/ Modified jan 28, 2014 4:25 p.m.

UA's RNA Research Helping Scientists with Cancer Diagnosis

New developments in molecular biology make it possible to measure messenger RNA in single cells.

Scientists at the University of Arizona have sequenced the entire messenger RNA of a brain cell.

This research, which was published recently in the Proceedings of the National Academy of Sciences, has exciting implications for cancer research, and for studies of organ functioning and disease.

Dr. David Galbraith, a member of the UA research team, said DNA is contained within the nucleus of a cell. DNA transcribes, or reads out, messages onto the messenger RNA. The messenger RNA, then, "Leaves the nucleus and goes out into the cell where it it used to construct parts of the cell," he explained.

With new developments in molecular biology, scientists have been able to measure the messenger RNA in single cells. This is the first time, Galbraith said, that anyone has been able to go inside the nucleus of the cell to measure the messenger RNA, and furthermore, to determine its type.

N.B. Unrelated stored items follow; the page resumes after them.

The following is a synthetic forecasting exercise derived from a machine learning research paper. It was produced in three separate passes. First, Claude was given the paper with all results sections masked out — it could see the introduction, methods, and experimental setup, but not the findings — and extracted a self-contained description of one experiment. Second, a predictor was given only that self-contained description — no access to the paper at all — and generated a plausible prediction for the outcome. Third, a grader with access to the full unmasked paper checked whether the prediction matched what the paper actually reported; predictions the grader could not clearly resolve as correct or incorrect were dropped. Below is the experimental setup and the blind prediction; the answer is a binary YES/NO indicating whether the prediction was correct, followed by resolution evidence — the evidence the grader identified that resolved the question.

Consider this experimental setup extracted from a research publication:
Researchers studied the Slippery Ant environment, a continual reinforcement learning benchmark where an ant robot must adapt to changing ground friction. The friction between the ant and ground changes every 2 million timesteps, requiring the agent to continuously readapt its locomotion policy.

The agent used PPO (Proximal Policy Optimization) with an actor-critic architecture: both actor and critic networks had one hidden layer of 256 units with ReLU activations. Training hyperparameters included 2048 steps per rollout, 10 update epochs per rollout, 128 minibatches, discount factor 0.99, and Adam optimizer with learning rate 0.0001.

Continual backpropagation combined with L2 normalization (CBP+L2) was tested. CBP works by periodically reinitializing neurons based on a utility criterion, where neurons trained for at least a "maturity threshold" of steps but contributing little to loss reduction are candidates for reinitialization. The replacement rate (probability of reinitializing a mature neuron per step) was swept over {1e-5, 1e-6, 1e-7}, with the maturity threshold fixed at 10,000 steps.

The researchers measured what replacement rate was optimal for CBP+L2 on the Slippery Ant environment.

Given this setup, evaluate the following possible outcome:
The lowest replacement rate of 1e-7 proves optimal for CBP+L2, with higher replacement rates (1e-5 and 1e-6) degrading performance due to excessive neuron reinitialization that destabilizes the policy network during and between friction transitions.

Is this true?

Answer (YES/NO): YES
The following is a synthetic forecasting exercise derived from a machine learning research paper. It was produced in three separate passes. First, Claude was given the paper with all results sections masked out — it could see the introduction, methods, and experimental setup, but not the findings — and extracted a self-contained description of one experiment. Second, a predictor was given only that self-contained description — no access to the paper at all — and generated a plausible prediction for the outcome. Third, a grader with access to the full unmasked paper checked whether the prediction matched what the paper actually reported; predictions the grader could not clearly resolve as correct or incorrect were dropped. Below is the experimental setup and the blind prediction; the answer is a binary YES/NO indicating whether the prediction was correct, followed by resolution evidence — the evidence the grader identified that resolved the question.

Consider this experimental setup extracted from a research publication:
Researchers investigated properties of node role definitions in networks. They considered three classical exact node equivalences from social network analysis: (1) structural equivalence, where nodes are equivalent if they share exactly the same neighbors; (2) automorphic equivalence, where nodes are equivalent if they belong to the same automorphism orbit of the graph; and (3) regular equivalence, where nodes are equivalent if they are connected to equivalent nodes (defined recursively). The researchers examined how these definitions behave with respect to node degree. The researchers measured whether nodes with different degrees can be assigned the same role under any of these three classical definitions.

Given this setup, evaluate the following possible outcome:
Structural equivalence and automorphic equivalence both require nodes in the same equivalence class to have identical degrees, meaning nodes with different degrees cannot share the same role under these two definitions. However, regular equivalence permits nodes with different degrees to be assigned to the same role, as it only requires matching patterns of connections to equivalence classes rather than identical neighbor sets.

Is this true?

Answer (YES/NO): NO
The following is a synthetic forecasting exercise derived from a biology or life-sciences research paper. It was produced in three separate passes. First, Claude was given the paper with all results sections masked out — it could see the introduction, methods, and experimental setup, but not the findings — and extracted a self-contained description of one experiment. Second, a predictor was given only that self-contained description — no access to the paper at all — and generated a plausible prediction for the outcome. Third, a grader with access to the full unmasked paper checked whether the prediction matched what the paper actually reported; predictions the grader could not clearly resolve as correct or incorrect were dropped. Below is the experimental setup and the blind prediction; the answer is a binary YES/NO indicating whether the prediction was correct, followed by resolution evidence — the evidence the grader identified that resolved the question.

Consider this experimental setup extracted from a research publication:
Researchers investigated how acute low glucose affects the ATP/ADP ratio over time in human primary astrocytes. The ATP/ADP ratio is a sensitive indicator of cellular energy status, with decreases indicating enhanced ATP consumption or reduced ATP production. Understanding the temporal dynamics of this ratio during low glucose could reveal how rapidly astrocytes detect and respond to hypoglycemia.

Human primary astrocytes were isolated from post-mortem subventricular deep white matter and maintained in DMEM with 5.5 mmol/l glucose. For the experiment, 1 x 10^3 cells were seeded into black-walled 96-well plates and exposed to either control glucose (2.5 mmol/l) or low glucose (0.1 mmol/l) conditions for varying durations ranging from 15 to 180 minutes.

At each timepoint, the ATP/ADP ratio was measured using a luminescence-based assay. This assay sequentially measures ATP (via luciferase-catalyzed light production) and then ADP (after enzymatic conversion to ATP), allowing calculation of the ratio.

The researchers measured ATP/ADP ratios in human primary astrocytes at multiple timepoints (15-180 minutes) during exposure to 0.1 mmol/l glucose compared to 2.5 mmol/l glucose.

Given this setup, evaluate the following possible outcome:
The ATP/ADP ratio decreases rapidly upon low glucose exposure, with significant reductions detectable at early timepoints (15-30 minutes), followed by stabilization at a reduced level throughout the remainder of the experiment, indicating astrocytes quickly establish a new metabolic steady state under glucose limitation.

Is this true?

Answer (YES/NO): NO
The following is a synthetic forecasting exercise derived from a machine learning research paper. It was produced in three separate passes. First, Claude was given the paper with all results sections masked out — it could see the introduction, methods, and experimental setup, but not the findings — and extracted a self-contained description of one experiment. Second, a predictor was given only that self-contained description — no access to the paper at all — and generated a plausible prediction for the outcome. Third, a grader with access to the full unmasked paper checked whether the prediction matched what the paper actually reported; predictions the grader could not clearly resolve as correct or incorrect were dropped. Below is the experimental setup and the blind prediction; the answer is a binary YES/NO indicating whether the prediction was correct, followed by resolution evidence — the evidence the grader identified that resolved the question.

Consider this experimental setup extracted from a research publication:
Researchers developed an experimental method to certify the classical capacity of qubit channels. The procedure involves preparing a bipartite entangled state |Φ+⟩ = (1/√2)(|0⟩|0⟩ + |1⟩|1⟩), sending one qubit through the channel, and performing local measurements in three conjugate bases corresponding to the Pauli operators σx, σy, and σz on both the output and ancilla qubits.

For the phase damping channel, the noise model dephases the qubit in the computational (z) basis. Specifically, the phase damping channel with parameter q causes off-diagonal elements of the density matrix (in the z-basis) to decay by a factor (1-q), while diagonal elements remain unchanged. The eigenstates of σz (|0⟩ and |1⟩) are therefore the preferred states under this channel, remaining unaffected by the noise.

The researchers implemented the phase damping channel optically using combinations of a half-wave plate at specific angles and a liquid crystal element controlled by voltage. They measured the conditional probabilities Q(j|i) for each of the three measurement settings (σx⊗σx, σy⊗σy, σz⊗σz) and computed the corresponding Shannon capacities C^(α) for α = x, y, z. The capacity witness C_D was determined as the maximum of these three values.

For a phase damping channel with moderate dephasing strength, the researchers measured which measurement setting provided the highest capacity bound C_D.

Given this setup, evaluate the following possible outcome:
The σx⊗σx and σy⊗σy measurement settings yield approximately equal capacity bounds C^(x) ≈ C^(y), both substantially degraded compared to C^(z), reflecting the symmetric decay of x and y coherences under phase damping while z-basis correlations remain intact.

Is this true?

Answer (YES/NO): YES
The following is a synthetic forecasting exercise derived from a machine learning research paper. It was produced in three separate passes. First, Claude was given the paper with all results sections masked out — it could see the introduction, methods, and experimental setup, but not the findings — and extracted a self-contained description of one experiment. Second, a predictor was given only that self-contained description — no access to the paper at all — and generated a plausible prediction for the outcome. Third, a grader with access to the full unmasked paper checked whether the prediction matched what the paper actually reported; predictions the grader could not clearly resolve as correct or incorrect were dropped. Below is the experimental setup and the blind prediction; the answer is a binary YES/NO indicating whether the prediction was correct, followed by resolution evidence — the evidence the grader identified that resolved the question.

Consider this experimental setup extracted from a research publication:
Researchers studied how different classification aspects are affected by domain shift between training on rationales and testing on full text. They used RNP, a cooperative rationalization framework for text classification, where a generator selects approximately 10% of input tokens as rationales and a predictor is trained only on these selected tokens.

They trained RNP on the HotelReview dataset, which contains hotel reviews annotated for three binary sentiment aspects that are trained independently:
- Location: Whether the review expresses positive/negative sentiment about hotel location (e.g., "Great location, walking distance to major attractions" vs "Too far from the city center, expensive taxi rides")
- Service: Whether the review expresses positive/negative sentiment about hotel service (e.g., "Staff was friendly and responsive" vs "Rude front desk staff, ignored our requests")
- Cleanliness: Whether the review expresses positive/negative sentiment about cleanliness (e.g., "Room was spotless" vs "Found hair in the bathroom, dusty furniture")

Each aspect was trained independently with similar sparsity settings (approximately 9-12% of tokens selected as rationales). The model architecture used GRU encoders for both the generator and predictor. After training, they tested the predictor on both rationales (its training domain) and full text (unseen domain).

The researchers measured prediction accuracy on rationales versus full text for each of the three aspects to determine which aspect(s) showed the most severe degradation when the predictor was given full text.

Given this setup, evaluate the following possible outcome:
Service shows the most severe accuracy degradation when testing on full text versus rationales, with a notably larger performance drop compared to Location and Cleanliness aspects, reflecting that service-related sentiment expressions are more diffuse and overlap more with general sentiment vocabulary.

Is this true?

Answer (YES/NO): NO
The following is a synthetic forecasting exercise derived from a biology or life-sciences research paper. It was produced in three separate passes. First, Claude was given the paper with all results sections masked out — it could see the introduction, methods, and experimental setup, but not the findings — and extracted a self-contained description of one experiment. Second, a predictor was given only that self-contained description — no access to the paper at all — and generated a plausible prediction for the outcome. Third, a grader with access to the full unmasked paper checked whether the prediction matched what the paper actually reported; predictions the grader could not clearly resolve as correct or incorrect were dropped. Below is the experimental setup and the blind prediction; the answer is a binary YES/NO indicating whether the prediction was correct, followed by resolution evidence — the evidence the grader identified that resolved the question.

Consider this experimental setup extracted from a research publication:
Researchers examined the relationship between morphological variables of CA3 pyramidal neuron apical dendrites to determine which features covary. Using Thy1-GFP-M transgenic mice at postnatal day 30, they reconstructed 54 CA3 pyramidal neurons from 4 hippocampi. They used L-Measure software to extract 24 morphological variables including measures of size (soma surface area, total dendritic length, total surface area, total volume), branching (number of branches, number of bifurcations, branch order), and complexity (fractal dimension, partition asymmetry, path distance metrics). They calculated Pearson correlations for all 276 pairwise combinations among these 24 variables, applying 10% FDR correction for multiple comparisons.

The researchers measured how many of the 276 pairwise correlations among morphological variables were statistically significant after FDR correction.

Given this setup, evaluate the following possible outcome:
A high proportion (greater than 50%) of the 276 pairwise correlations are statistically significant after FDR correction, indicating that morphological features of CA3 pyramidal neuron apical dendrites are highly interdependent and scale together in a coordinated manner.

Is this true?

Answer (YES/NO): NO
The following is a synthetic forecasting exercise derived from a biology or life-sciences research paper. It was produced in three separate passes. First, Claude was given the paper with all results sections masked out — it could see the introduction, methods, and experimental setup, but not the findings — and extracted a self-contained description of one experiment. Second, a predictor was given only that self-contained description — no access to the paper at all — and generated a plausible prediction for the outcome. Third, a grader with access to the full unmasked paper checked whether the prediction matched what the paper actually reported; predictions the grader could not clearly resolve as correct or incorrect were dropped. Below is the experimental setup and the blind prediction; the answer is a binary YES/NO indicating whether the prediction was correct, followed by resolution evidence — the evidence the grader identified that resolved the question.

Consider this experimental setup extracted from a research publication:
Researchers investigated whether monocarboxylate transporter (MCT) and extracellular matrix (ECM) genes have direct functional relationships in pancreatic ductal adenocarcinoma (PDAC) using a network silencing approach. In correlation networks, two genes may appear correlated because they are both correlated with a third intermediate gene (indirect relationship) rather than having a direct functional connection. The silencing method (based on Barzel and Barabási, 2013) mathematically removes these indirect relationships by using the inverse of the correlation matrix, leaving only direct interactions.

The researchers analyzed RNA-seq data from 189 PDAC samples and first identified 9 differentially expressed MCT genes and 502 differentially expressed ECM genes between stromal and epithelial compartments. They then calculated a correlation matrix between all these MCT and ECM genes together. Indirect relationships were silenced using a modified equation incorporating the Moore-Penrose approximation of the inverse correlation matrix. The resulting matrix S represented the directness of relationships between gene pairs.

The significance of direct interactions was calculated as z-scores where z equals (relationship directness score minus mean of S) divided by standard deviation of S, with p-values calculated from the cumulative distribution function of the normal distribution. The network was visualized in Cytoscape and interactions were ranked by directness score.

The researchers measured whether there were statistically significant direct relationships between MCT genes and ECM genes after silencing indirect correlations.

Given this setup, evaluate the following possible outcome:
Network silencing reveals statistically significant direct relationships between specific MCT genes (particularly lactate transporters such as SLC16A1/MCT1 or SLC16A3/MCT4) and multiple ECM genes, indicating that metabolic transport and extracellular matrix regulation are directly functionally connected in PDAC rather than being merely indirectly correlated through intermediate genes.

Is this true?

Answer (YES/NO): NO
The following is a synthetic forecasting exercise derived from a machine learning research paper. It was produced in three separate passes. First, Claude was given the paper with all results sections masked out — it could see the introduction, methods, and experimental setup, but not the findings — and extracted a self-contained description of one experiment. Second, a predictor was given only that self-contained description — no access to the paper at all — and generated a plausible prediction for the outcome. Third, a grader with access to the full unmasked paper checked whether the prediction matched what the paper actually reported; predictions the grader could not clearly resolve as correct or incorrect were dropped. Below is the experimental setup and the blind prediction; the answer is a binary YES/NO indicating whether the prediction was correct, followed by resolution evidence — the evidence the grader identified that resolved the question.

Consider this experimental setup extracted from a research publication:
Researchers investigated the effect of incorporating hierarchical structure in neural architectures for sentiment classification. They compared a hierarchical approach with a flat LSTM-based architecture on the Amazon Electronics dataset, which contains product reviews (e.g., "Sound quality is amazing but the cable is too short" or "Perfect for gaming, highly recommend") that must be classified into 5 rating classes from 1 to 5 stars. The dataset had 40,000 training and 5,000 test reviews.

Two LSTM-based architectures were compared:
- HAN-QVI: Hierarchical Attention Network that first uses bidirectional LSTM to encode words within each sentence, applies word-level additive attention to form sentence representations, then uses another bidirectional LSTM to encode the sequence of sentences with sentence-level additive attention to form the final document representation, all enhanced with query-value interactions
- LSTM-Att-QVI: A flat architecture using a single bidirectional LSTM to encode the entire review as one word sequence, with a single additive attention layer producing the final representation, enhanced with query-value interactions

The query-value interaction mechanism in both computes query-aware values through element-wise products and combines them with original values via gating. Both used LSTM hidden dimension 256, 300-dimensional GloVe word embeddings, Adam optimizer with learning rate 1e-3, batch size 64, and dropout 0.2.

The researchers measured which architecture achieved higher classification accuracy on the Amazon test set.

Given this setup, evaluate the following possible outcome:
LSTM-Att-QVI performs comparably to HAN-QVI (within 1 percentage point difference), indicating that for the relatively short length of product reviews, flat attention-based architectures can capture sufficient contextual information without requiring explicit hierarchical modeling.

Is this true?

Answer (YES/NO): YES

Galbraith, who is jointly appointed to the BIO5 Institute and the UA's School of Plant Sciences, called this work "extremely unique."

In addition to measuring and identifying the messenger RNA, Galbraith and research team member Roger Lasken with the J. Craig Venter Institute in San Diego, Calif. were able to introduce a florescent dye into the cell. Tom Doetschman, with the BIO5 Institute and the UA Department of Cellular and Molecular Medicine, is using this later technique to advance his own work on pancreatic cancer.

Doetschman said it can be years between a cell turning cancerous and a person developing pancreatic cancer. Thus, it is important to understand what is happening in those early stages if one is to be able to understand and prevent pancreatic cancer.

"In a tumor environment...you have many, many kinds of cells contributing to the formation, but the actual cell that is going to become the cancer cell, it is very difficult to isolate that cell from all of the other different kinds of cells," he said. "Making those cells fluorescent makes them easy to identify, which is what Galbraith and Lasken managed to do.

That technology, Galbraith said, has great potential for cancer research.

"If you have normal tissue and you are trying to find the individual cells within which the changes are occurring," he said. "And so these technologies that we have put together enable us to pick out the individual cells at the point they are changing."

Furthermore, with this new technique, researchers may be able to determine which, if any, genes are turned on at the moment a cell becomes cancerous. This has broad implications for cancer research and for furthering personalized medicine, in which genes are used to determine a person's potential for disease.